▸ **The exercise**
Skip every picture and copy only the lines from the one containing "A photograph measuring" to the final line of the records below.

▸ **Supplied data**
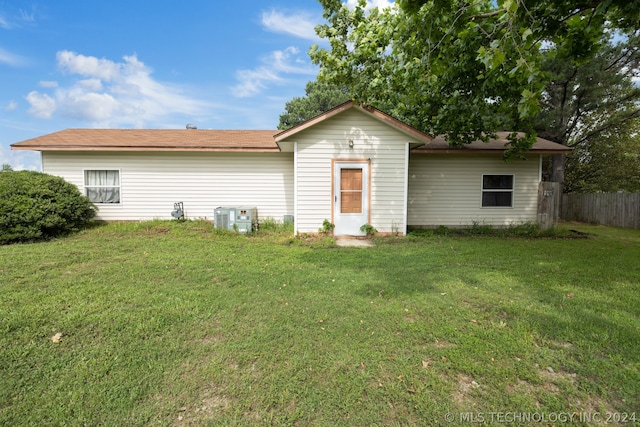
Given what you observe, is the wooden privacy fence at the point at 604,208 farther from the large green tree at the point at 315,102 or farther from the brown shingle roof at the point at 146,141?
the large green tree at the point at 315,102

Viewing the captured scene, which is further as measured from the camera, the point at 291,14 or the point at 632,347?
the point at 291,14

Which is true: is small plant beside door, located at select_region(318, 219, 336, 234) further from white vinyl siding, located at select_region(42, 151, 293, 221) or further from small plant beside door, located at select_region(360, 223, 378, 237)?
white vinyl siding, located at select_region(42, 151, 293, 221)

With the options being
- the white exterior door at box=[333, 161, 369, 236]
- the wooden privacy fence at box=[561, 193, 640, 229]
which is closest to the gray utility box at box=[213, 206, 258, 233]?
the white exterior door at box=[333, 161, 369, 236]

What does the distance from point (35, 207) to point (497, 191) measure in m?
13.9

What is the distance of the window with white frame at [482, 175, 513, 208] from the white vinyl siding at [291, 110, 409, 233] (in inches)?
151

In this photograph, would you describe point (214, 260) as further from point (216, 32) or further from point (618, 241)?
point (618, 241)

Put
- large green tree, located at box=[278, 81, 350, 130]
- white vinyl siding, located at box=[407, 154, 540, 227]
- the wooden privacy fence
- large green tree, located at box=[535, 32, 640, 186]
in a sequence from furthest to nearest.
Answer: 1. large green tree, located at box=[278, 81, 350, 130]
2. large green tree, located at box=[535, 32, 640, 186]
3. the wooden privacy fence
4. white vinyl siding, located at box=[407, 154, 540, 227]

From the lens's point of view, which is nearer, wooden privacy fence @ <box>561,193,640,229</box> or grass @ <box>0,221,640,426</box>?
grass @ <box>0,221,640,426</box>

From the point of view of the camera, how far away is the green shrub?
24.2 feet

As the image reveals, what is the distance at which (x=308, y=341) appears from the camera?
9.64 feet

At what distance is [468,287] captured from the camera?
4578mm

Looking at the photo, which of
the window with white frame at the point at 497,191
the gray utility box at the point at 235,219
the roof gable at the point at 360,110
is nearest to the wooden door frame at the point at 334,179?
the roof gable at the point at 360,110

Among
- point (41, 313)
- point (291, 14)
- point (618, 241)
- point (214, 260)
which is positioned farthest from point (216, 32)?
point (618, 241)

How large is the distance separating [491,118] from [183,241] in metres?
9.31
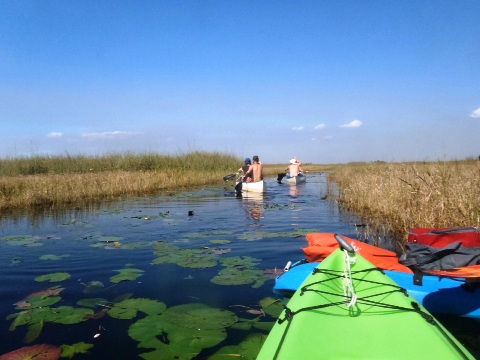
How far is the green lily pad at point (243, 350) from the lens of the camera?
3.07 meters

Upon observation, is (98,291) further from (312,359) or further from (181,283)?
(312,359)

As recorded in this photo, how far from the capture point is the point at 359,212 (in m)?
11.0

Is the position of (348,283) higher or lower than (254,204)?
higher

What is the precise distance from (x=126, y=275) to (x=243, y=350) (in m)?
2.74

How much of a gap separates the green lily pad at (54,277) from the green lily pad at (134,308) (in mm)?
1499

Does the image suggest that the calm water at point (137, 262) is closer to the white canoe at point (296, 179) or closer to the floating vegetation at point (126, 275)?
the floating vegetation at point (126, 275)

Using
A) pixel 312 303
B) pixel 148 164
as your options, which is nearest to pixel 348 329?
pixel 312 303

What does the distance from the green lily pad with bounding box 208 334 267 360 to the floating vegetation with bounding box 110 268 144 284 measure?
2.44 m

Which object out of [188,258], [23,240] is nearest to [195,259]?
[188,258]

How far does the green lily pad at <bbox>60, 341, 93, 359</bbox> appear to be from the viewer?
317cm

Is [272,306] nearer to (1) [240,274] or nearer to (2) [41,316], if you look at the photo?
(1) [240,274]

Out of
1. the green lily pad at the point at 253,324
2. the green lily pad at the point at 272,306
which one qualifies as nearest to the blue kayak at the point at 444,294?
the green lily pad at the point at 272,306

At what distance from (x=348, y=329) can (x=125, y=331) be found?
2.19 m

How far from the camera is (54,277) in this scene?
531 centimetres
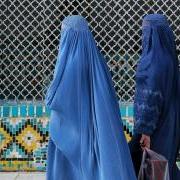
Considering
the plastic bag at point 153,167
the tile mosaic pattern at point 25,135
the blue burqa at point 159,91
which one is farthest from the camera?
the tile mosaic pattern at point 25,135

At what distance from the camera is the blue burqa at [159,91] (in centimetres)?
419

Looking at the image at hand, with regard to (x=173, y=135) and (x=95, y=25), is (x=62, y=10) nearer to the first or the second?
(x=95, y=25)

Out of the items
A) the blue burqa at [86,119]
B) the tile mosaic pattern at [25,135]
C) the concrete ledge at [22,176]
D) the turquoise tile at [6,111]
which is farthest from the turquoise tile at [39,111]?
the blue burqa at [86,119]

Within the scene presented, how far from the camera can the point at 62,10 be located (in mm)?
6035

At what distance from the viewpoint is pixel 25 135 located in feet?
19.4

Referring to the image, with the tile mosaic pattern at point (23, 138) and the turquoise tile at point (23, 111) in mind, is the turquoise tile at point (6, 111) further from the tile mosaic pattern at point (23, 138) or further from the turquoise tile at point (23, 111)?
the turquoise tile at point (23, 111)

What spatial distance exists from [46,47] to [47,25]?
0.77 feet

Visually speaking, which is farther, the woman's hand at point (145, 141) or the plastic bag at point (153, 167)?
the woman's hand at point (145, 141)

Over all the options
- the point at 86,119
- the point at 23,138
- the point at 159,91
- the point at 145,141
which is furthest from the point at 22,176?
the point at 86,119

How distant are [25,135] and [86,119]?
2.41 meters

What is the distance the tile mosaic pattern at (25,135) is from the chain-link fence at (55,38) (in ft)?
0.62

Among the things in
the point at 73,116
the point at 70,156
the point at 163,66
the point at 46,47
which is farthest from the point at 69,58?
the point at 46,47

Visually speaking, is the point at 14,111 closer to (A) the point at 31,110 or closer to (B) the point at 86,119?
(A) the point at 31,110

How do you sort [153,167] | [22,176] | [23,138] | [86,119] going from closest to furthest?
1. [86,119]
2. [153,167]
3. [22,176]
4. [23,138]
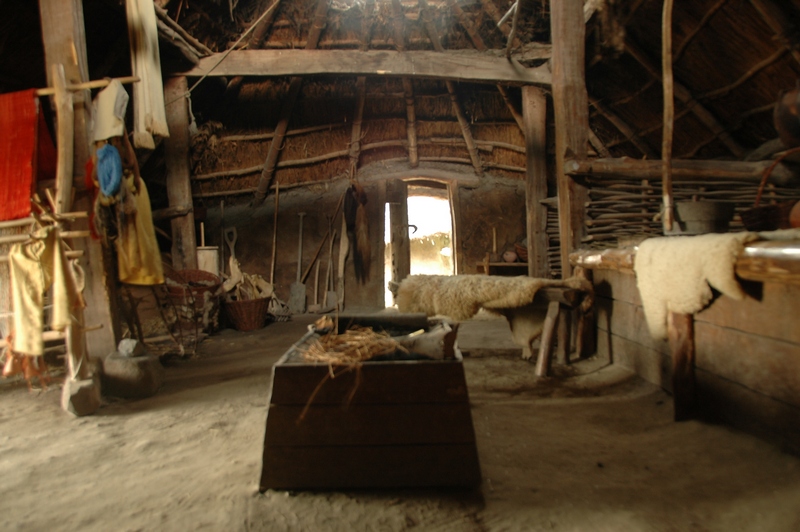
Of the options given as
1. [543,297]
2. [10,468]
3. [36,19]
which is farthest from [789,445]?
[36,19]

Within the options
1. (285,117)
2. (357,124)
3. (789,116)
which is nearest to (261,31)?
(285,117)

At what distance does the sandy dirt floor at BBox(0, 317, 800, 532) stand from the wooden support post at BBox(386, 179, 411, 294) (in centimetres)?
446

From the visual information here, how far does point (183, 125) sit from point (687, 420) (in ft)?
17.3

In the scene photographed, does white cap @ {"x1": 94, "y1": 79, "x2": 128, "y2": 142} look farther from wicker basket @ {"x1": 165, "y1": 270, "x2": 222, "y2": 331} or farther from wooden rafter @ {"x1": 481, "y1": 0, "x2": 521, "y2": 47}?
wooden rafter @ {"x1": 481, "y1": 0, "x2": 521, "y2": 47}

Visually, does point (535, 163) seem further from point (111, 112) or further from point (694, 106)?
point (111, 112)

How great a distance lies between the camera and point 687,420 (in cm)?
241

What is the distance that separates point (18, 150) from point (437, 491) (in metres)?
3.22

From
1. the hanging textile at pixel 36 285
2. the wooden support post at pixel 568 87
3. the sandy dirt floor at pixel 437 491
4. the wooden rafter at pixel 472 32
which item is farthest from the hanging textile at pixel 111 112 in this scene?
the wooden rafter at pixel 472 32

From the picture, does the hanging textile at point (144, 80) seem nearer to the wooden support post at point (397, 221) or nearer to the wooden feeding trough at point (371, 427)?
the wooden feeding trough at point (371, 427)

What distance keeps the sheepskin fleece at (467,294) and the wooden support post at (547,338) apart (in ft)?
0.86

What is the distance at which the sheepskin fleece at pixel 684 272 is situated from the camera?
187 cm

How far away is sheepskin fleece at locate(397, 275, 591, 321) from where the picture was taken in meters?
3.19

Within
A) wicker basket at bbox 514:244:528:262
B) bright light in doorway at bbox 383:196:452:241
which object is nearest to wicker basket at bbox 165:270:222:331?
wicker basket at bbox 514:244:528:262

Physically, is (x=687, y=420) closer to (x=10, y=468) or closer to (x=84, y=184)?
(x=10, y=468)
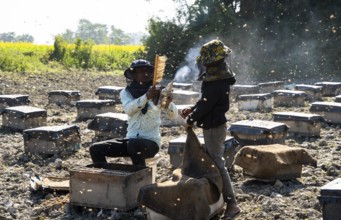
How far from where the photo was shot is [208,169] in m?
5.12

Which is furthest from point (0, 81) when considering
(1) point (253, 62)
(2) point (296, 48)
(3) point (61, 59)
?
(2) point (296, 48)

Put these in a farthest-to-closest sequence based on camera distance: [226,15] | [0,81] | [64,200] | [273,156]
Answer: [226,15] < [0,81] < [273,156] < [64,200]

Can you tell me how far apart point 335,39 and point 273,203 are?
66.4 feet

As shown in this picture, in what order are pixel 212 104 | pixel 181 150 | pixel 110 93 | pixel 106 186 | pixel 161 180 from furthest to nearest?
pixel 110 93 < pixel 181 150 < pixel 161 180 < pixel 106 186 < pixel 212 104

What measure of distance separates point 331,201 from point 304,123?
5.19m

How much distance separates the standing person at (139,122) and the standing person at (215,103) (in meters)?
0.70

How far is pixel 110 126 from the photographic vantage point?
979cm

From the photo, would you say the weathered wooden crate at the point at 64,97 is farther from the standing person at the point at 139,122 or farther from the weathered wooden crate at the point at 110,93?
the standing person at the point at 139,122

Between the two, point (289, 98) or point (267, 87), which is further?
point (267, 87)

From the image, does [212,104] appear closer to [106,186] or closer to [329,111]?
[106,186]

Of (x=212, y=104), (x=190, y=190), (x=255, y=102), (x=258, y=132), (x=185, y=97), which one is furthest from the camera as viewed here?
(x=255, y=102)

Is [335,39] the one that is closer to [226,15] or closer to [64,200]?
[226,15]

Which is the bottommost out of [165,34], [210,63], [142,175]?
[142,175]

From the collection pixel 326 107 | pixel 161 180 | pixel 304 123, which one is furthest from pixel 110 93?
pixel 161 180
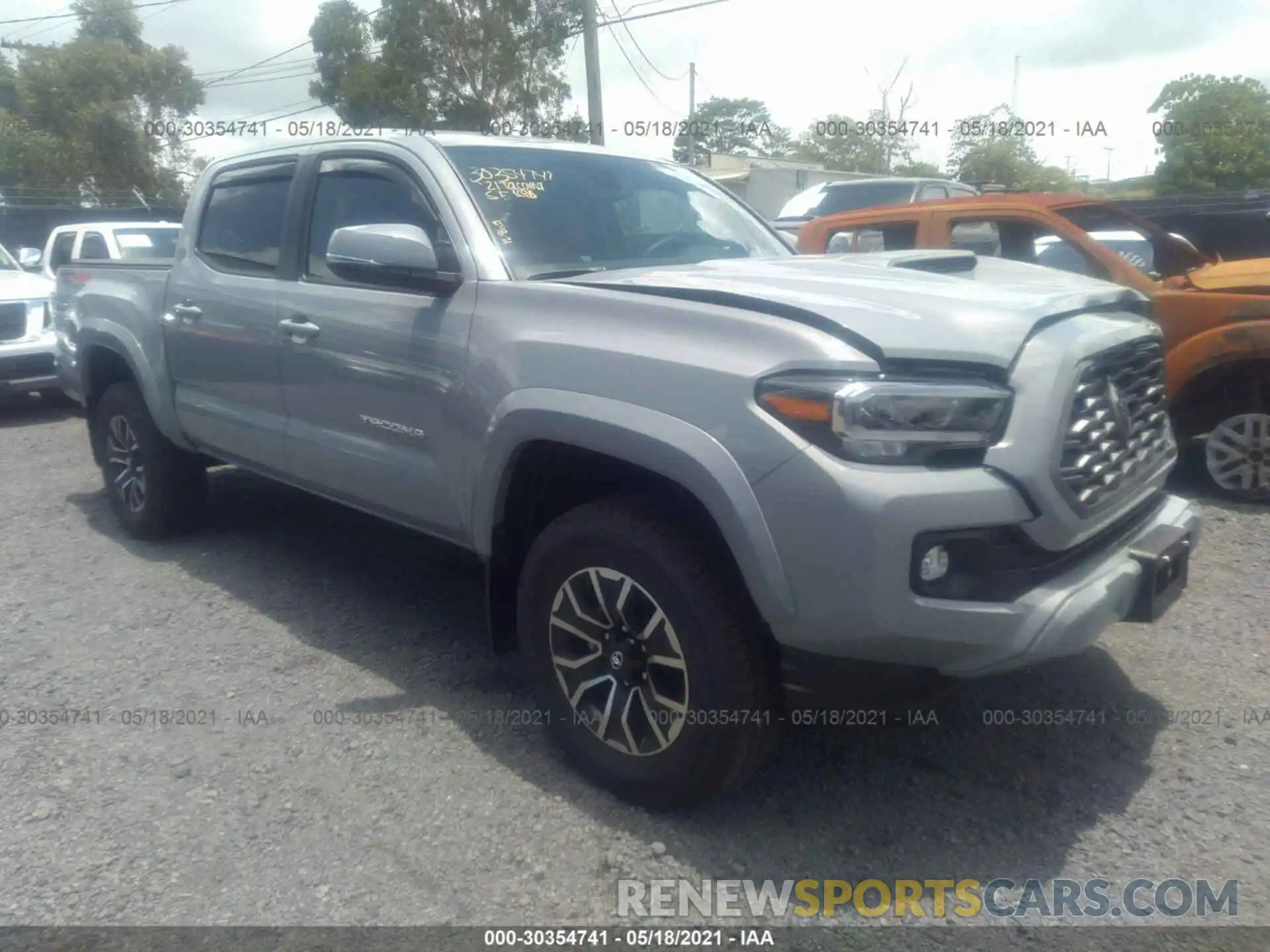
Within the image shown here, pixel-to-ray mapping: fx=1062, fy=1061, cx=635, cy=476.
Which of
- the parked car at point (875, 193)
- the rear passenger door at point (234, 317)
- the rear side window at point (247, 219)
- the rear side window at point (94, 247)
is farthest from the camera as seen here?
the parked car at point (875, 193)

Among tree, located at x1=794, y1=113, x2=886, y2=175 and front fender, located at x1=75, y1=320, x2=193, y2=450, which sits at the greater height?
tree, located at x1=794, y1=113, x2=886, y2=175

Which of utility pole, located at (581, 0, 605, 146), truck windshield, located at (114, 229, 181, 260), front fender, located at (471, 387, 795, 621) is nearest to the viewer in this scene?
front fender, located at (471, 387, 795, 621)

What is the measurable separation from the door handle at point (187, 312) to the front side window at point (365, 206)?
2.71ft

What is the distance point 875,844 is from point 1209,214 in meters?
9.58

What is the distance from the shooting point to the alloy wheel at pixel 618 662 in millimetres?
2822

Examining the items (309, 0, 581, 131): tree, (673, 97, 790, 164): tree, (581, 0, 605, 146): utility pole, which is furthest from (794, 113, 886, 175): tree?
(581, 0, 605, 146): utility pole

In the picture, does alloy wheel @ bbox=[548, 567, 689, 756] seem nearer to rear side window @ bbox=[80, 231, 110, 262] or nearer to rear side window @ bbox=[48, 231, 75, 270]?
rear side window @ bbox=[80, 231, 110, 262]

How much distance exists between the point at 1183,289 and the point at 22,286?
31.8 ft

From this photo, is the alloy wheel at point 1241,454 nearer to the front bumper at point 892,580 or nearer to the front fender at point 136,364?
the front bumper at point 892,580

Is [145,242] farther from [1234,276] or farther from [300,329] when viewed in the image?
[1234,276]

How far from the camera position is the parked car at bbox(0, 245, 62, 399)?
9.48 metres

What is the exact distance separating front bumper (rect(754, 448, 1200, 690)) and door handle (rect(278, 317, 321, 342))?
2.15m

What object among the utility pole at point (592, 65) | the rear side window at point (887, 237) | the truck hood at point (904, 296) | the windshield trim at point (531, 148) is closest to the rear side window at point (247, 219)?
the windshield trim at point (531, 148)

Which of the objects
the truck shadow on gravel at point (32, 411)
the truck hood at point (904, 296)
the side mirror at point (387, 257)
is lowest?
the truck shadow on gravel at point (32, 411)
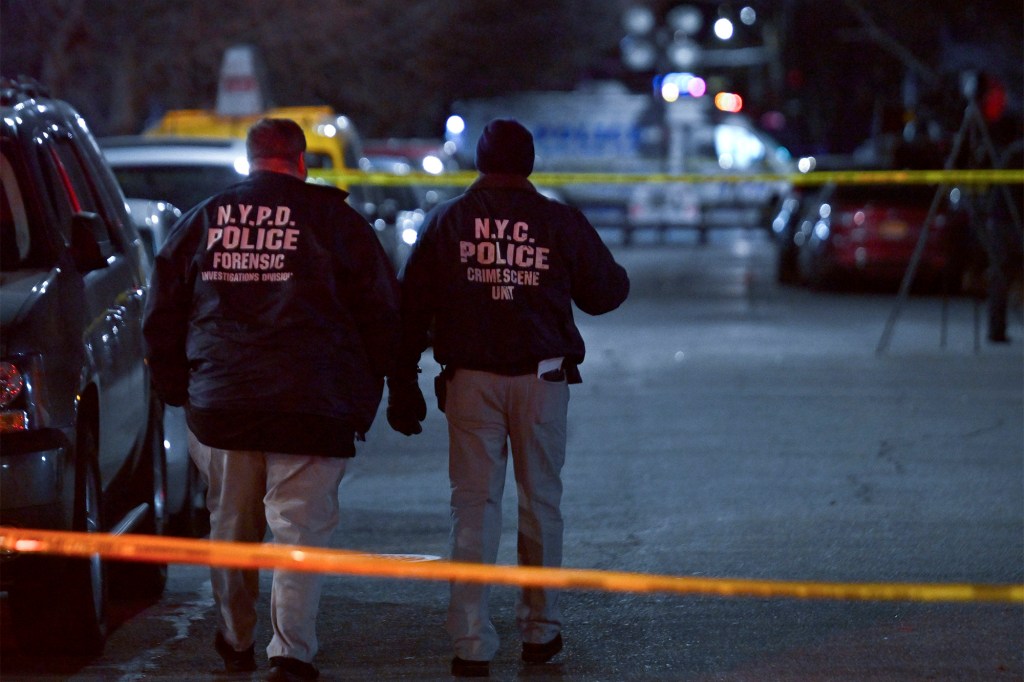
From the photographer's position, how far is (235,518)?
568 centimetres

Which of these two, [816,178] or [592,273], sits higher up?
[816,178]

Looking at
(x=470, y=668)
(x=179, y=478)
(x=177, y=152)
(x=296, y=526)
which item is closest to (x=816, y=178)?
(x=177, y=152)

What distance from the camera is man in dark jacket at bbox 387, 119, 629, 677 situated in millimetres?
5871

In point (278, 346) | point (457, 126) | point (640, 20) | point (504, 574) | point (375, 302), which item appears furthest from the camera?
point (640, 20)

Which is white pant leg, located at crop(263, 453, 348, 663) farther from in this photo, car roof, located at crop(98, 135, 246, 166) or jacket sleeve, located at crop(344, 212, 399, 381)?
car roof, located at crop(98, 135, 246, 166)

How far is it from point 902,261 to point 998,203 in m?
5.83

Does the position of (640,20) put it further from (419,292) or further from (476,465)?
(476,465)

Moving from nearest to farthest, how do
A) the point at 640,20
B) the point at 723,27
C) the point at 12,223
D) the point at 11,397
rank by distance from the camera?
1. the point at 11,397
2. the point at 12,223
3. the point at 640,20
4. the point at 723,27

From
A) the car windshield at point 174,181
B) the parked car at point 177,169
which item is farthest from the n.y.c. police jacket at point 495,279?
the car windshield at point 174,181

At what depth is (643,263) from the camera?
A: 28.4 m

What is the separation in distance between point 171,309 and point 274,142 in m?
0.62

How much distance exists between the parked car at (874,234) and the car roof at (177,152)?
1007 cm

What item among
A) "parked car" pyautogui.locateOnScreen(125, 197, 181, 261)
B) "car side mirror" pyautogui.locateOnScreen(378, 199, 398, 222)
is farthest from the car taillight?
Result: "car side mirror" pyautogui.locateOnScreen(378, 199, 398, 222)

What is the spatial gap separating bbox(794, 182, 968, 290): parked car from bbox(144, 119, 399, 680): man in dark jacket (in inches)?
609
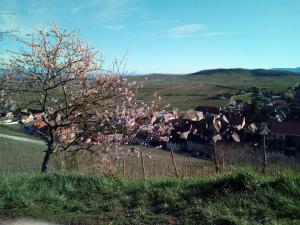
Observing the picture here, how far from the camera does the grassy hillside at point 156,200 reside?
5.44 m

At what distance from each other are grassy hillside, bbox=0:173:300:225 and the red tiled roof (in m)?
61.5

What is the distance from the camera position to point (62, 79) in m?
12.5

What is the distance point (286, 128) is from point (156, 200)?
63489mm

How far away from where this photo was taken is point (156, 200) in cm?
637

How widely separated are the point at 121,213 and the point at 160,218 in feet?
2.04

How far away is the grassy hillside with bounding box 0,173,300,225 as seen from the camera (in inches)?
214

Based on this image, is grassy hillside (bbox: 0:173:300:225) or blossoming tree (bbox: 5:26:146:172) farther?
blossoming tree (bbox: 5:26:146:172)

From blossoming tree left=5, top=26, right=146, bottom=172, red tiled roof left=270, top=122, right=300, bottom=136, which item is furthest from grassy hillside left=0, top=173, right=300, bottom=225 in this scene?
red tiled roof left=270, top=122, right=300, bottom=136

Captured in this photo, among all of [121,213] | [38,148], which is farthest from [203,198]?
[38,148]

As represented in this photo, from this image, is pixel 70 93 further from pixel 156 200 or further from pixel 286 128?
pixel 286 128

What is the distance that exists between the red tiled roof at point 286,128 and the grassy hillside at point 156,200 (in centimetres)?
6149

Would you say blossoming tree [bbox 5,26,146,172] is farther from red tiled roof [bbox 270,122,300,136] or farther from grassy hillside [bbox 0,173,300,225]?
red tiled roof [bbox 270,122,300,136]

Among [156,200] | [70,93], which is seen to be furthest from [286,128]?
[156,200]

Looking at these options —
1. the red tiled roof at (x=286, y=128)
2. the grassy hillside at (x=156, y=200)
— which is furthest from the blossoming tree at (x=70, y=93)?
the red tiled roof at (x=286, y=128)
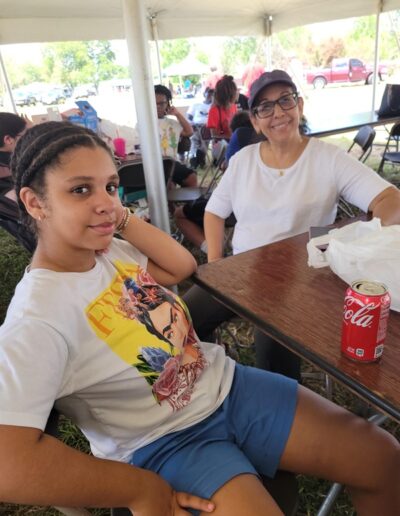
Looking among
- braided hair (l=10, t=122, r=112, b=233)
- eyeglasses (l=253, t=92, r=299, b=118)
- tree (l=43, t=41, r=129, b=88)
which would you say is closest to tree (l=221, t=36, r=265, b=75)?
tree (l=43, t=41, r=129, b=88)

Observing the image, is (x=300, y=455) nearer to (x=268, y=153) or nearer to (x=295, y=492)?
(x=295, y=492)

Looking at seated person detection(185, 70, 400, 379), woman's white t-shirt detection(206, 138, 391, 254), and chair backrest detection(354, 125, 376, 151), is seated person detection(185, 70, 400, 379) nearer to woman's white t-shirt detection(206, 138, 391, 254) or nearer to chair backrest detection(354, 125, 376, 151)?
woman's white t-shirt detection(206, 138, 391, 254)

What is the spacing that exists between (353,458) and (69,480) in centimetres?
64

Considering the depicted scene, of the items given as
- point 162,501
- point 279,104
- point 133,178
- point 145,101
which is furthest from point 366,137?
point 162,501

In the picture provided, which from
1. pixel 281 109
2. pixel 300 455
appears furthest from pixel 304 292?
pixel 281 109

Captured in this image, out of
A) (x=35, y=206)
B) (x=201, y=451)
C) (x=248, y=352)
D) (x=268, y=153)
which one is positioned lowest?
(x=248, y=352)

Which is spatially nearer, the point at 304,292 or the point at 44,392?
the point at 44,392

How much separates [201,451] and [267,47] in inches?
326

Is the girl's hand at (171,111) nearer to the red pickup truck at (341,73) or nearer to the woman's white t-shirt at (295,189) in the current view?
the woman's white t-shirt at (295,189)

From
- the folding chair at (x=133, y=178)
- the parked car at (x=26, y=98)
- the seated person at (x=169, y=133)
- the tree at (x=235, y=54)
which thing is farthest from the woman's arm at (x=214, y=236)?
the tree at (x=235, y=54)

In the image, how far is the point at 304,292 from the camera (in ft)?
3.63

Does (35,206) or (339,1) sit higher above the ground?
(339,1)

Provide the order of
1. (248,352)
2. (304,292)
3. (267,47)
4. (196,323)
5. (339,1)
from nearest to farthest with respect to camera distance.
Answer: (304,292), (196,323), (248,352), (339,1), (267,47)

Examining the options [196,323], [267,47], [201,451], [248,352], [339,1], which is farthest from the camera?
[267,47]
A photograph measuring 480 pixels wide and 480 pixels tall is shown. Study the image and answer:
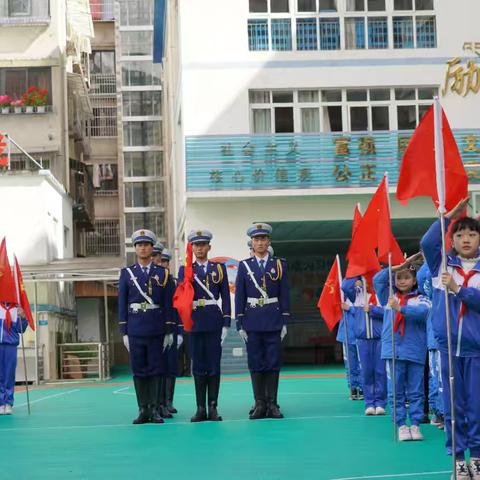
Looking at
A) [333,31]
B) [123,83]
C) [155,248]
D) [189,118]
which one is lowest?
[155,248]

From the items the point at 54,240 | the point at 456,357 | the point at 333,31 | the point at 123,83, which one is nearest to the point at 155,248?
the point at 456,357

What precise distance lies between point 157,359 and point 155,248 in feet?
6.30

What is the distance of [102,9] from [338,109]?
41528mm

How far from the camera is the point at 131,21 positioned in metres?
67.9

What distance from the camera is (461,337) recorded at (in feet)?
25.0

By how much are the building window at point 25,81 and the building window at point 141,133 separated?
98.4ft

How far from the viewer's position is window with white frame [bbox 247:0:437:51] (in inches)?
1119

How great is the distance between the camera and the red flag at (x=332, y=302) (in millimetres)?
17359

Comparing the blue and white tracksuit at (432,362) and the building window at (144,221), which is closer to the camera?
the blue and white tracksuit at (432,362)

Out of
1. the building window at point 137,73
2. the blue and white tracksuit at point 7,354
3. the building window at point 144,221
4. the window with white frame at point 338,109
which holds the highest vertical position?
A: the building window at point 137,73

▸ **Response to the task**
A photograph measuring 480 pixels wide and 480 pixels tall is shown. Study the image and answer:
Looking at
A) [333,31]
B) [123,83]
C) [155,248]
D) [189,118]
which one is lowest?
[155,248]

From the items the point at 54,240 | the point at 456,357 | the point at 333,31 | the point at 123,83, which one is nearest to the point at 155,248?
the point at 456,357

What precise distance lies between point 157,359 and point 155,248 in feet?
6.30

What is the distance of [102,9] from [338,109]?
41528mm

How far from the camera is the point at 131,21 positioned in metres?
67.9

What distance from the camera is (461,337) recorded at (in feet)?
25.0

By how much are the building window at point 25,81 and the building window at point 141,133 separated?
98.4ft

How far from the viewer's position is window with white frame [bbox 247:0:437:51] (in inches)?
1119

How great is the distance between the camera and the red flag at (x=332, y=302) (in millimetres)?
17359

Comparing the blue and white tracksuit at (432,362) and the building window at (144,221), which is closer to the camera?
the blue and white tracksuit at (432,362)

Out of
1. the building window at point 137,73
2. the blue and white tracksuit at point 7,354
3. the building window at point 144,221
4. the window with white frame at point 338,109
which holds the highest vertical position?
A: the building window at point 137,73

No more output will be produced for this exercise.